Step three, calculating the mechanism similarity of the author:

taking mechanisms of two articles of the same author as characteristic values, calculating word frequencies of all words of the characteristic values to generate word frequency vectors, and then calculating the similarity of the word frequency vectors according to a cosine similarity formula to obtain mechanism similarity;

example (c):

1) the two institutions are respectively 'millet science and technology limited liability company' and 'Guangdong millet science and technology limited liability company';

2) after the mechanism is cleaned in the step (2), the method comprises the following steps: two characteristic values of millet science and Guangdong millet science and technology;

3) all the terms of the eigenvalues "millet technology" are: [ Xiao, Mi, Ke, Zhi ]

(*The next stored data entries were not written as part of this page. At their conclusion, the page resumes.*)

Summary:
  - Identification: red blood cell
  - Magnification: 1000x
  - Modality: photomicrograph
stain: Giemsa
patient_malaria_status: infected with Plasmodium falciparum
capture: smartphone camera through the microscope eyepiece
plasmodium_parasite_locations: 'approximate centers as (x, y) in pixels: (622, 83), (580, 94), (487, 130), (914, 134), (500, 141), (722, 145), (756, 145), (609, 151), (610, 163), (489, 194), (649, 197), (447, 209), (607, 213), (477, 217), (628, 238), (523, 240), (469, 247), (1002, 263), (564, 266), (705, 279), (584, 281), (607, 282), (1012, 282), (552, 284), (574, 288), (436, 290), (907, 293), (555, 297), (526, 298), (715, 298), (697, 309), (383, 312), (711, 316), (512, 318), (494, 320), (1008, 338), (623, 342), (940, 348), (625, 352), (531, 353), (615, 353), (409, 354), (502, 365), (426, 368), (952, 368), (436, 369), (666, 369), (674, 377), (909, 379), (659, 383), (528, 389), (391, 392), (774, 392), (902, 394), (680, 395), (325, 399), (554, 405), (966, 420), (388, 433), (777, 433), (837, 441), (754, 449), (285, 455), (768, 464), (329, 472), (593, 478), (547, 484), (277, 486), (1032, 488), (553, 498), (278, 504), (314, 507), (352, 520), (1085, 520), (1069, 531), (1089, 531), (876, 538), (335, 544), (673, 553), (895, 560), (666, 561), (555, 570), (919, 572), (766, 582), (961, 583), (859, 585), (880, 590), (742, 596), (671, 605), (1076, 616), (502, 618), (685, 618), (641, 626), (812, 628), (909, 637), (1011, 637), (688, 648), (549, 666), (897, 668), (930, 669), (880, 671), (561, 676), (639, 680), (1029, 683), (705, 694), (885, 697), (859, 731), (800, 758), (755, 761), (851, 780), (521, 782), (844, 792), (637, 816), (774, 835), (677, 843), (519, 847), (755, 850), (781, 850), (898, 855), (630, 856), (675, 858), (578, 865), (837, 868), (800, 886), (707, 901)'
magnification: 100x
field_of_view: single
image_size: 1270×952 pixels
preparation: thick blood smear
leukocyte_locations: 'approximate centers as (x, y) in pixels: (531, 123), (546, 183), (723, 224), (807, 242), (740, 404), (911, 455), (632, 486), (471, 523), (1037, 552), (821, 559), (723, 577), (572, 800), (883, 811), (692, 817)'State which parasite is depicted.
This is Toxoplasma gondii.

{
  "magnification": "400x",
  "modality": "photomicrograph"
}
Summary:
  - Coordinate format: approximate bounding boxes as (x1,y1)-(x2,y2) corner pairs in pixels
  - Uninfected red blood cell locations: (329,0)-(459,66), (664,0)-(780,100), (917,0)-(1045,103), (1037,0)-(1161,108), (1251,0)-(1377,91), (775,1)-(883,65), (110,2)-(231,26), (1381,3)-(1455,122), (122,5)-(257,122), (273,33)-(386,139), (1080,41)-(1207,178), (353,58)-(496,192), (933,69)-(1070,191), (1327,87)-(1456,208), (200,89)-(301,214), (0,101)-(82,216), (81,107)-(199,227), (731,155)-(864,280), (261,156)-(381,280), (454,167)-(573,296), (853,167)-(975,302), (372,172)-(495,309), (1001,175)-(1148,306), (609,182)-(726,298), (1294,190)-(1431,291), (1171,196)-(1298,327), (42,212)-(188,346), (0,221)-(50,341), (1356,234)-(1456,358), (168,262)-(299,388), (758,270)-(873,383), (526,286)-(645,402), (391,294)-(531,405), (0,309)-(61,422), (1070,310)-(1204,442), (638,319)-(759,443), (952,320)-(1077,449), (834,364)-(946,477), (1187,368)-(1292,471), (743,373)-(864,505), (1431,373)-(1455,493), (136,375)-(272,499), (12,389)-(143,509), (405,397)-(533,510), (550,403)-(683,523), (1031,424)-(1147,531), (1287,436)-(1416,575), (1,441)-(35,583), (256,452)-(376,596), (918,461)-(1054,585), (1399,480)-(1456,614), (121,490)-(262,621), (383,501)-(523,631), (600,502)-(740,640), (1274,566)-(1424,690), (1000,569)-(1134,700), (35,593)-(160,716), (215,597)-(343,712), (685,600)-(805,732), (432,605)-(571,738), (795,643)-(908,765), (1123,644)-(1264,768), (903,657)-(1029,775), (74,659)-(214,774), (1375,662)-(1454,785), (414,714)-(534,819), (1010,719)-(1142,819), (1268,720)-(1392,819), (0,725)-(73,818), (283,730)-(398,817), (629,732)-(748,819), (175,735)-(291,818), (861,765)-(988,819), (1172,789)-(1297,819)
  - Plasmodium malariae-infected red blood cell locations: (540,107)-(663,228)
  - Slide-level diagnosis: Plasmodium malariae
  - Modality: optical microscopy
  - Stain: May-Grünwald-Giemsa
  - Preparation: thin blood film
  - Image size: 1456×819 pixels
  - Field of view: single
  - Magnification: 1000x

4) All the terms of the eigenvalues "Guangdong millet science" are: [ Guangdong, east, Xiao, Mi, Ke, Zhi ]

5) All words of the two eigenvalues are merged to be: [ Guangdong, east, Xiao, Mi, Ke, Zhi ]

6) The word frequency vector of the eigenvalue "millet science and technology" is: [0,0,1,1,1,1]

7) The word frequency vector of the eigenvalue "Guangdong millet science" is: [1,1,1,1,1,1]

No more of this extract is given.